(Data entries)
____________

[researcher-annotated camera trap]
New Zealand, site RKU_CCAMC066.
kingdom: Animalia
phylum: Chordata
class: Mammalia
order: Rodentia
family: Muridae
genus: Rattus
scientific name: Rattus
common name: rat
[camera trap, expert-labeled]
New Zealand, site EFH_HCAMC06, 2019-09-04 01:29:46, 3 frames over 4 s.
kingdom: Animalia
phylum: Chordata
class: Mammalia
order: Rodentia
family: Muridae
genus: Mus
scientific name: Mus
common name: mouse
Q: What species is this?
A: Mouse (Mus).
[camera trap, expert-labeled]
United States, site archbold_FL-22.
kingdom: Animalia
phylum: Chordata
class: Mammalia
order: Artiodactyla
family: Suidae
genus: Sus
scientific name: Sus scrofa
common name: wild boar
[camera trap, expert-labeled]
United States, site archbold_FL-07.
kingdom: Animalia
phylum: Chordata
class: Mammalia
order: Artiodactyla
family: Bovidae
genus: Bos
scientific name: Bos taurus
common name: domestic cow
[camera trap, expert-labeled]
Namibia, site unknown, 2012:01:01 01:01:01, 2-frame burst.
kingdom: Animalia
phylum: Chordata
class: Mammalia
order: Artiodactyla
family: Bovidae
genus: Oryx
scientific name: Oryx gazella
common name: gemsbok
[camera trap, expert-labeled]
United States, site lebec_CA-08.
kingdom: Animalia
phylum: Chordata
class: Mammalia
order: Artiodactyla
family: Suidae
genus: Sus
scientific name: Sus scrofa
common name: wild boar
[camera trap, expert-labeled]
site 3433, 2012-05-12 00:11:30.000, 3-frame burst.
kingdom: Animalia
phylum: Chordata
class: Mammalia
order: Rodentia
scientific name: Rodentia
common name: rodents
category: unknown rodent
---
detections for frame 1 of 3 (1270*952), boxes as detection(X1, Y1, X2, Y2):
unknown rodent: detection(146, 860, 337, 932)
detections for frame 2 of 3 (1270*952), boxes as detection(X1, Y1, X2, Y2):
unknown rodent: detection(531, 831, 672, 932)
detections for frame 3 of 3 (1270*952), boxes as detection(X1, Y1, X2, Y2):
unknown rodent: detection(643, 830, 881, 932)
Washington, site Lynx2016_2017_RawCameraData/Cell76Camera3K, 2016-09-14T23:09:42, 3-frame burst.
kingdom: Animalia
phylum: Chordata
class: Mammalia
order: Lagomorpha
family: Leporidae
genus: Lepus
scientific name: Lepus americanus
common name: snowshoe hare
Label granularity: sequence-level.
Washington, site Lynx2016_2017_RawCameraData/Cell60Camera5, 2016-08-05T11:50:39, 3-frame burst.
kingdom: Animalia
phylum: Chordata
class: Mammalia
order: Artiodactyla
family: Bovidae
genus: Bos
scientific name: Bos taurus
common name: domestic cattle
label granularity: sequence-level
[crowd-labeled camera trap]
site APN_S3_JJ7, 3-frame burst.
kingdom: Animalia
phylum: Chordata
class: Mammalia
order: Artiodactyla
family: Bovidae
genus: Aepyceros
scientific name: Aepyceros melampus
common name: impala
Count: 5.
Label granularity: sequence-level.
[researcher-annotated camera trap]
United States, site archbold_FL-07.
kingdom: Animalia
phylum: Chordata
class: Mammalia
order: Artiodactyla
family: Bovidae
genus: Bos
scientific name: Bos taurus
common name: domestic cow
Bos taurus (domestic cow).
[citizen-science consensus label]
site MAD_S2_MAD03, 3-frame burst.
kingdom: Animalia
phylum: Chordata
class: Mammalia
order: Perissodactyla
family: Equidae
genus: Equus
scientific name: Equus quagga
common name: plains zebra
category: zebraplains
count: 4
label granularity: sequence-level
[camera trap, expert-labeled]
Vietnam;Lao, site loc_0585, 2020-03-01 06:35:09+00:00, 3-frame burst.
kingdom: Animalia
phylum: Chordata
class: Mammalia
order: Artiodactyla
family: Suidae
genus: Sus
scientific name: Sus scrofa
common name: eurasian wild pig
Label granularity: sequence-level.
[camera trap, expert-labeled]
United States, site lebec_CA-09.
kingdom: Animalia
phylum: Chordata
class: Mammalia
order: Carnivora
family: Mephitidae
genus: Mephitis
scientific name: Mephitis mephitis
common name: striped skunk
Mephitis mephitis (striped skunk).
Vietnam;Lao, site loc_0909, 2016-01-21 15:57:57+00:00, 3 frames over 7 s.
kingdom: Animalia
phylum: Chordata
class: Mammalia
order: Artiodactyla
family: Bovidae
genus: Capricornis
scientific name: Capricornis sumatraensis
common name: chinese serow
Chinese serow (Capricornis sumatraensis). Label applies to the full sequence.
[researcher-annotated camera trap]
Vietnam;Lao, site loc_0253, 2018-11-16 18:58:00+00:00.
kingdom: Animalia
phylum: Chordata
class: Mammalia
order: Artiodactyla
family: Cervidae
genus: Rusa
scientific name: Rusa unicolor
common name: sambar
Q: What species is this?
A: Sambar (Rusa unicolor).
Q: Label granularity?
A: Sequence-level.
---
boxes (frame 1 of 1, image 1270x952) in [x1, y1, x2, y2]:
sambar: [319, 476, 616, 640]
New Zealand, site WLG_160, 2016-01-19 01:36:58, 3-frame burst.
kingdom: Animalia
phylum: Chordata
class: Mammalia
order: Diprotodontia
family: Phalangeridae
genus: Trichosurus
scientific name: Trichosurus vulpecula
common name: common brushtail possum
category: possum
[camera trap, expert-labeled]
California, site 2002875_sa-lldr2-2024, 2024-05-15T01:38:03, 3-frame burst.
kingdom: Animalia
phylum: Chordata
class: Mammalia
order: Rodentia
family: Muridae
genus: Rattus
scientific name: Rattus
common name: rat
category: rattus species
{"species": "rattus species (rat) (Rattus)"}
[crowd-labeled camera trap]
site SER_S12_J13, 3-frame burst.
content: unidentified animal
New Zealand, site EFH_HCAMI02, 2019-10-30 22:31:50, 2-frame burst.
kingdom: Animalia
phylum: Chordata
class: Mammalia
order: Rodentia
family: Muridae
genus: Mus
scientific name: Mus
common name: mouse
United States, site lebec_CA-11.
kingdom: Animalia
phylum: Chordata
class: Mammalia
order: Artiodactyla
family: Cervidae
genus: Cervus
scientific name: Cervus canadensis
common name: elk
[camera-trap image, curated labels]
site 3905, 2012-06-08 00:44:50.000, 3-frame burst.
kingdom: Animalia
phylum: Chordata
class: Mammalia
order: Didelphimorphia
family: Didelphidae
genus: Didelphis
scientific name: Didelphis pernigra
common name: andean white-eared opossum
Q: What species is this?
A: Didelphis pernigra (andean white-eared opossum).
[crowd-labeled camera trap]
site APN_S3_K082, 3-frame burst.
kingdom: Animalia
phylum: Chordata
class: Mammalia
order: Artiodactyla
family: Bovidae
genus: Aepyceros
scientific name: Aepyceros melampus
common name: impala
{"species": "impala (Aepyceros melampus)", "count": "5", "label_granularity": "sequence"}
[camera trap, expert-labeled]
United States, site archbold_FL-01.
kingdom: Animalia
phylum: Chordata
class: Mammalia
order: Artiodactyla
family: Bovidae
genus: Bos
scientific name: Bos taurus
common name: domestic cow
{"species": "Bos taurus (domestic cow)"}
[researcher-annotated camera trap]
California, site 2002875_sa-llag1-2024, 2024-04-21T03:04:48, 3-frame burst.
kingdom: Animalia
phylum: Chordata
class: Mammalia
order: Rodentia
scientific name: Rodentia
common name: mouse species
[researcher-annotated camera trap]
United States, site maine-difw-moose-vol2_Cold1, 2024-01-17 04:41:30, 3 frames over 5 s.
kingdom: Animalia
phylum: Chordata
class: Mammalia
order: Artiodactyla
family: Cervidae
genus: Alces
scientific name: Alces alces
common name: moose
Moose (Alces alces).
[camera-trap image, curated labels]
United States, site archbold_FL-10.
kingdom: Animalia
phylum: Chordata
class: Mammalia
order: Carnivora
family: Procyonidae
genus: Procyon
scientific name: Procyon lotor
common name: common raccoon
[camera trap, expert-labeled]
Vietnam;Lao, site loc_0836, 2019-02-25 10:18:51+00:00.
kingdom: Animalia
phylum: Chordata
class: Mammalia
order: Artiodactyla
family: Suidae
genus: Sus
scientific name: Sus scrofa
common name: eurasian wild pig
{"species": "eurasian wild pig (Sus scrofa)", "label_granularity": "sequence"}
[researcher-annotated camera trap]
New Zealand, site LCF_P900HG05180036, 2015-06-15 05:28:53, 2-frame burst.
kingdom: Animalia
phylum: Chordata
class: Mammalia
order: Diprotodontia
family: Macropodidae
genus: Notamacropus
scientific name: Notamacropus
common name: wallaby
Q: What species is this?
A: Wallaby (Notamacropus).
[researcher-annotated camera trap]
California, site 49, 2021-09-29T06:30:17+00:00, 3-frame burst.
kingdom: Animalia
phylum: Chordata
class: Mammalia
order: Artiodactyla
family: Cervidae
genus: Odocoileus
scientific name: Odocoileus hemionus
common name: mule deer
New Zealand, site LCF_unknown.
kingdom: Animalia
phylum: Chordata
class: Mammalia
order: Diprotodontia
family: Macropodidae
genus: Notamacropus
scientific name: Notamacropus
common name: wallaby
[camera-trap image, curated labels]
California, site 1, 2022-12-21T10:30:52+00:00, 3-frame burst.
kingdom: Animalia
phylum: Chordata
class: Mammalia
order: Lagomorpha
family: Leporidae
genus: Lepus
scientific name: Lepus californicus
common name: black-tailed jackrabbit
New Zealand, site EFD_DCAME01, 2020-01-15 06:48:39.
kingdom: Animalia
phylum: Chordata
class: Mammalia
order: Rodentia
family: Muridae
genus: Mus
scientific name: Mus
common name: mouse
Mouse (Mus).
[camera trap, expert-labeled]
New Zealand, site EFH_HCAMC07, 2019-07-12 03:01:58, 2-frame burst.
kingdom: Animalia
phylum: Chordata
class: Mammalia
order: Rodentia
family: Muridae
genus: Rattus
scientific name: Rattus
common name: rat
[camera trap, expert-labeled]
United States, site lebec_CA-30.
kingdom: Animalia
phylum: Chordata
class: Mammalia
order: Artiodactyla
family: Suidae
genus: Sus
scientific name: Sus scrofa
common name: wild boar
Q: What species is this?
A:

____________

Exercise instructions
Provide only the count of lines in the data above that include the string "category".

Answer space
4